In many situations, it’s necessary to have a unique identifier for a person or thing, and such identifiers are really useful when we as humans can use them for verification and trust purposes. Many people can have the same name, and so things like social security numbers, phone numbers, drivers license numbers have been used to uniquely identify people. In the past, memorizing 10-digit phone numbers of all your associates was more commonplace, but as phone numbers went from being “party lines” of many families, to “land lines” representing one family of multiple people, to mobile phone numbers where every person has one, it became harder to memorize them all.
Online, usernames and email addresses have been used as a unique identifier for individual users of a service, but as more and more people use online services, username collisions occur, and we need longer and longer usernames to stay unique (which makes them harder to memorize), and one person may not have the same username across all services. Email addresses have gotten more commonplace, and each person now likely has even more email addresses than phone numbers!
So, what’s the future of identifiers? How can we uniquely identify all the people and things we want to keep track of in this “Internet of Things” connected web we live in now?
The Key to the Problem
The solution of a “universally unique identifier” (UUID) has been a part of computer science for a while, and the easiest solution is to assign a number to everything.

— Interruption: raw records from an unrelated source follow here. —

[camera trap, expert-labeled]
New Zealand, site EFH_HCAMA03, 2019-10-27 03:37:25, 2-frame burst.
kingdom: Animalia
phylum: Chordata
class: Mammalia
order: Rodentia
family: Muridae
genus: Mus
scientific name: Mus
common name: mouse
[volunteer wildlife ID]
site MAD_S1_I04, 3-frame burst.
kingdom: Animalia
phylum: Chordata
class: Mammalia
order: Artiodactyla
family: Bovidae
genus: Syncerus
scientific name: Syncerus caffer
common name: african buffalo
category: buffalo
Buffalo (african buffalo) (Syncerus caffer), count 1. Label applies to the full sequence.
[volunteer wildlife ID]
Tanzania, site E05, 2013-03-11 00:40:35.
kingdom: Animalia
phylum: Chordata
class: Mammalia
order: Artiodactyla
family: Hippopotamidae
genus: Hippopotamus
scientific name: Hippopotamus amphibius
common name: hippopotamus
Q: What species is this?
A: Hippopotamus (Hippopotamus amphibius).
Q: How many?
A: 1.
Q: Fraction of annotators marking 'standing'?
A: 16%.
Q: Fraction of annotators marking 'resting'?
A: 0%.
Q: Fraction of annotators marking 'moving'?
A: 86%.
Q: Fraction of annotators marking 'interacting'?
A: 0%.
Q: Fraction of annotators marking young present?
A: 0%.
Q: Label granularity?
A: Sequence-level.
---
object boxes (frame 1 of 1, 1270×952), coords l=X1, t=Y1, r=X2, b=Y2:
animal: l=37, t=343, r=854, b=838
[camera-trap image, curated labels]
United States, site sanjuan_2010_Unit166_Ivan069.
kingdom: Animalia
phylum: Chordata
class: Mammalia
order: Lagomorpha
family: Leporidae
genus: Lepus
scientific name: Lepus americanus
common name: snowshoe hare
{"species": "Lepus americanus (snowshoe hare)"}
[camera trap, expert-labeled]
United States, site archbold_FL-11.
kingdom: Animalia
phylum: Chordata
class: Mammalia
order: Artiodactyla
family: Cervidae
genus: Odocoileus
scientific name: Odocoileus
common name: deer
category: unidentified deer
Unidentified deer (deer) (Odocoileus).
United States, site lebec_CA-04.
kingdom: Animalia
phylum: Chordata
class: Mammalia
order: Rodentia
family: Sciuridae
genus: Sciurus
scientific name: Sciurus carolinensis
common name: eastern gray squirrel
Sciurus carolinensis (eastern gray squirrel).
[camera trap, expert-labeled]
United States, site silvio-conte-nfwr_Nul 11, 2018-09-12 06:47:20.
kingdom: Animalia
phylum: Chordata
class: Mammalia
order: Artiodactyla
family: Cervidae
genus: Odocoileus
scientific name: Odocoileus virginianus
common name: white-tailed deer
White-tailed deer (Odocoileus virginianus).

Though, if there’s no central authority on registering who has which number, there’s a problem if two things are assigned the same number. To get around that, instead of assigning numbers sequentially, have everyone pick a random number from the pool, and make sure the pool is big enough that the odds of picking the same number are rare.
The current standard for GUIDs is to use a 128-bit number as the identifier. 128-bits gives you 2¹²⁸ different possibilities (340,282,366,920,938,463,463,374,607,431,768,211,455 possibilities, or about 10³⁸ possibilities). Given that there’s only about 7 billion people on the planet (10⁹), that means each person could have a different identifier for each other person on the planet and still not use those up.
Several digital cryptocurrency models, including Bitcoin, Ethereum and others push that number up higher, using a 160-bit number to represent each “address” in its ecosystem (2¹⁶⁰ possibilities, 1,461,501,637,330,902,918,203,684,832,716,283,019,655,932,542,976 possibilities, about 10⁴⁸ possibilities).
IPFS uses numbers 256-bits in size (as a current default, with the option to add longer identifiers too), since it needs to accommodate for every version of every document ever created to have its own identifier.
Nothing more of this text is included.